◆ **WORK ITEM**
The reply should hold only the lines below from the one with "category: large antlered muntjac" to the end, each copied exactly.

◆ **EXCERPTED DATA**
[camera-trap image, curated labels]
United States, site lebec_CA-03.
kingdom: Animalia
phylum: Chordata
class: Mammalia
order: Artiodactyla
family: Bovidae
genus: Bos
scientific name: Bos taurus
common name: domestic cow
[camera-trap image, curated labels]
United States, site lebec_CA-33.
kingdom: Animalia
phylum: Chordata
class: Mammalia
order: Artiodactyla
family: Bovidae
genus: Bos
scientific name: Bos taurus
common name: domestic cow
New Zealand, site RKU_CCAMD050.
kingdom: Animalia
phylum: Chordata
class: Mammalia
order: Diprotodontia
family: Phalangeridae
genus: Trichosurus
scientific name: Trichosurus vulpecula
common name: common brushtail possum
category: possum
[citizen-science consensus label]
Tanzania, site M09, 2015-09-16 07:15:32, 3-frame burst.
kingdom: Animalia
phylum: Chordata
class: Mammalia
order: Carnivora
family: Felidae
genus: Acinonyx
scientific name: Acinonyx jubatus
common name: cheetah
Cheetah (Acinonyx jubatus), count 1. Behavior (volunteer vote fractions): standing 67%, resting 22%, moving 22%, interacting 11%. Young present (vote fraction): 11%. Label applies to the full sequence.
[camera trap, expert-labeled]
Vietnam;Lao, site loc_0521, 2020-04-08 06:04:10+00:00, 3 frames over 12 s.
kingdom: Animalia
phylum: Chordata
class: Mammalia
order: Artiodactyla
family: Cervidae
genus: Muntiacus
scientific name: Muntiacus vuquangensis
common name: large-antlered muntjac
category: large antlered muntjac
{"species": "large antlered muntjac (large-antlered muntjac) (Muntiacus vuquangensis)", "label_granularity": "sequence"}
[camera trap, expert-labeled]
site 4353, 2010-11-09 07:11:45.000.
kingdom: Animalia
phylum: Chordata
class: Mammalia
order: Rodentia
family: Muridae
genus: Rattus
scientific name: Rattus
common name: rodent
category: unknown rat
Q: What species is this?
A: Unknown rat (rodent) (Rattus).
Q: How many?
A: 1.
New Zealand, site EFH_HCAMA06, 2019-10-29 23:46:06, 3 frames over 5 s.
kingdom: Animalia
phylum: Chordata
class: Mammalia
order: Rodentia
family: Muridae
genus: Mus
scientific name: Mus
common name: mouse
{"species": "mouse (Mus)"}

◆ **TASK RESULT**
category: large antlered muntjac
{"species": "large antlered muntjac (large-antlered muntjac) (Muntiacus vuquangensis)", "label_granularity": "sequence"}
[camera trap, expert-labeled]
site 4353, 2010-11-09 07:11:45.000.
kingdom: Animalia
phylum: Chordata
class: Mammalia
order: Rodentia
family: Muridae
genus: Rattus
scientific name: Rattus
common name: rodent
category: unknown rat
Q: What species is this?
A: Unknown rat (rodent) (Rattus).
Q: How many?
A: 1.
New Zealand, site EFH_HCAMA06, 2019-10-29 23:46:06, 3 frames over 5 s.
kingdom: Animalia
phylum: Chordata
class: Mammalia
order: Rodentia
family: Muridae
genus: Mus
scientific name: Mus
common name: mouse
{"species": "mouse (Mus)"}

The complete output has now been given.